Openness to Experience was the most accurate predictors of musical ability, even among people with no musical experience, found University of Cambridge’s David M. Greenberg and Daniel Müllensiefen of University of London.
This finding enables parents and educators to encourage promising but inexperienced musical talent to pursue the cognitive and performance-enhancing benefits of musical training, described in earlier blog posts.
For example, musical training’s beneficial effect on reducing the cost of task switching is relevant in many work situations that require rapid shifts in attentional focus, and was empirically validated by York University’s Linda Moradzadeh, Galit Blumenthal, and Melody Wiseheart.
More than among 7,800 participants provided detailed demographic information, including their musical experience.
In addition, they completed the Big Five Inventory of personality dimensions, developed by NIH’s Paul Costa and Robert McCrae:
- Openness to Experience.
Within Openness to Experience, volunteers rated their agreement with Openness to Aesthetics items like:
“I see myself as someone who:
- values artistic, aesthetic experiences,
- has few artistic interests,
- is sophisticated in art, music, or literature.”
Besides their Openness to Aesthetic experience, participants rated their musical expertise, and completed musical ability assessments.
Almost three-quarters reported playing no musical instrument.

=-=-=-=-=

LIST OF TASKS>
**a.** List every person named in the text on openness and musical ability.
**b.** Pick up the text on openness and musical ability where it stops, and keep writing it.
The lines after this point aren't needed.

SUPPLIED INFORMATION>
=-=-=-=-=

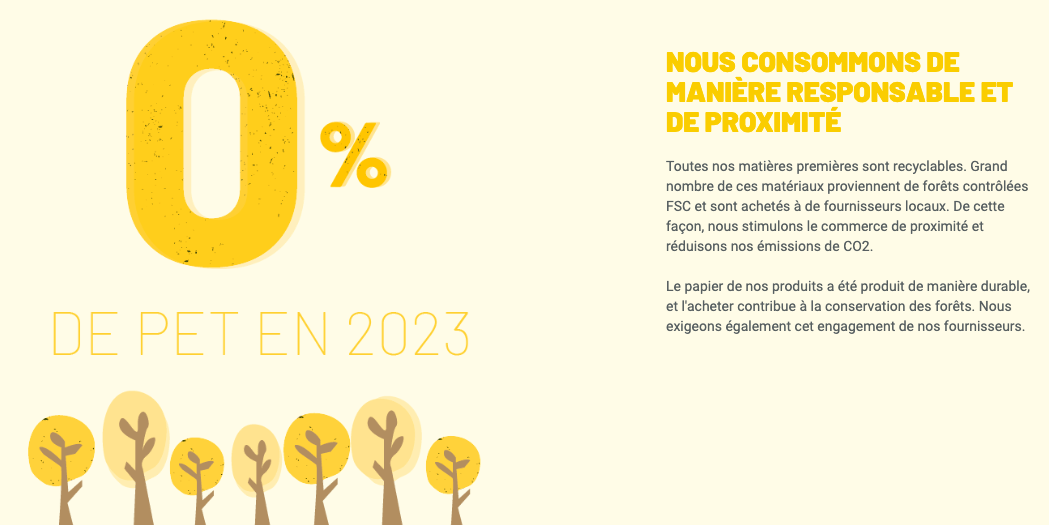 moea-bandeau-voyage-coiffure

=-=-=-=-=

TASK RESULTS>
**a.** David M. Greenberg, Daniel Müllensiefen, Linda Moradzadeh, Galit Blumenthal, Melody Wiseheart, Paul Costa, Robert McCrae

**b.**
Volunteers listened to unfamiliar 10-note to 17-note melodies, which were repeated in a different key, then decided whether the two melodies were the same.
In another musical skills task, volunteers listened to excerpts of instrumental music were overlaid with a metronomic beep, then judged whether the beep was on the beat.
Those who scored higher on Openness to Experience performed significantly better on musical tasks, even if they reported no musical experience.
These findings suggest that it’s possible to identify people who are likely to have musical talent based on their personality characteristics, even if they have no musical experience.
This research may encourage families, educators, and academic policy makers to encourage music training and capitalize on its well-documented cognitive benefits – even among those who are Open to Experience but not musically experienced.
-*How does Openness to Experience enhance work-related performance?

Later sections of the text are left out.